A gene occupies a fixed position, called a locus, on a particular strand of DNA. Genes are sections of DNA that contain coded information as a specific sequence of bases. Genes code for polypeptides that determine the nature and development of organisms. The base sequence of a gene can change as a result of a mutation, producing one or more alleles of the same gene. A sequence of three bases, called a triplet, codes for a specific amino acid. The base sequence of a gene determines the amino acid sequence in a polypeptide.

Three base pairs code for a amino acid.
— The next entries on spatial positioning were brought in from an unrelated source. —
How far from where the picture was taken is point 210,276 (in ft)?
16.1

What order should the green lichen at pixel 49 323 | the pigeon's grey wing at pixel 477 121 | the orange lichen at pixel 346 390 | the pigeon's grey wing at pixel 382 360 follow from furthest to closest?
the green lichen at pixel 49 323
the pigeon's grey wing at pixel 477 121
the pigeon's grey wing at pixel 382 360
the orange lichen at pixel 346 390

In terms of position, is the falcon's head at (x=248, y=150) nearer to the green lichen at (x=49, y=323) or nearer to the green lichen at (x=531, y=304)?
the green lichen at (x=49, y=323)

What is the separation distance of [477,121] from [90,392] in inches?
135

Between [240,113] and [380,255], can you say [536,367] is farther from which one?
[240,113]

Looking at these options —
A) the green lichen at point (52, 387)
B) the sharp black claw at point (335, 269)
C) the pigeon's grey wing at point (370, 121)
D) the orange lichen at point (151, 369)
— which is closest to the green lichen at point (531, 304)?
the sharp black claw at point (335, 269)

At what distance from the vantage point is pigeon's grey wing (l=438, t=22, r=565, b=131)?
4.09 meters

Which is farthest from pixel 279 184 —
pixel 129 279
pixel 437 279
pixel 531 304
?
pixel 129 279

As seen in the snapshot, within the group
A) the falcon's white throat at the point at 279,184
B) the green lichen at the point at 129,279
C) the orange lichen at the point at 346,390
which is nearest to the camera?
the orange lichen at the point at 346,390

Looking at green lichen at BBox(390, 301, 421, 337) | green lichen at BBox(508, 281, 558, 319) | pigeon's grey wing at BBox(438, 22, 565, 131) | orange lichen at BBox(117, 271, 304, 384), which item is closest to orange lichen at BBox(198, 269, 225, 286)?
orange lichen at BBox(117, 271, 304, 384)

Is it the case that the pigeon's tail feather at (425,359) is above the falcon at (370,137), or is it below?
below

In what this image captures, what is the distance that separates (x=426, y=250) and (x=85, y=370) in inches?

This is called the triplet code.

E.g. a thymine followed by a guanine followed by a thymine is the code for the amino acid cysteine.

A sequence of base pairs can, therefore, make a polypeptide chain (chain of amino acids that makes up a protein.)

A section of DNA that codes for a specific protein is called a gene.

Organisms are made of and controlled by proteins, so genes determine what an organism is like.

The base sequence of a gene can change as a result of a mutation,  producing one or more alleles of the same gene

An allele of a gene is a different protein produced for the same purpose.

E.g the proteins in the iris can be brown or blue (or many other colours.) So brown and blue are different alleles for the same gene.

Different alleles occur when there is a change (mutation) in the base pairs, so the amino acids are made differently resulting in a different protein.


The locus is the place on the DNA where a gene is.

The double-helix structure of DNA, enabling it to act as a stable information-carrying molecule, in terms of • the components of DNA nucleotides: deoxyribose, phosphate and the bases adenine, cytosine, guanine and thymine • two sugar-phosphate back bones held together by hydrogen bonds between base pairs • specific base pairing

DNA is often compared to a ladder that has been twisted, this is because it consists of two back bones bonded together and then twisted into a double helix.

The back bone is made up of a sugar, deoxyribose, and a phosphate group.

These two molecules are bonded together along with an organic base; together they are called a nucleotide.

Organic bases are the molecules that make up the code of DNA.

There are four different bases: cytosine (C); thymine (T); adenine (A); guanine (G).

C and T are single ring-bases. A and G are double-ring bases (so they are twice as long.)

Single rings only ever join with double rings so that the 'rungs of the ladder' are always three rings long.

The pairing goes: C with G; A with T.

The bases are joined together by hydrogen bonds. Two for A to T; three for C to G.

  • Bases code for genes
  • Hydrogen bonds can be easily broken for when DNA needs to replicate
  • The back bone protects the bases
  • The twisting makes it smaller so more information can fit
  • Covalent bonds between the phosphate and deoxyribose make the back bone strong
NB: often deoxyribose is drawn as a pentagon.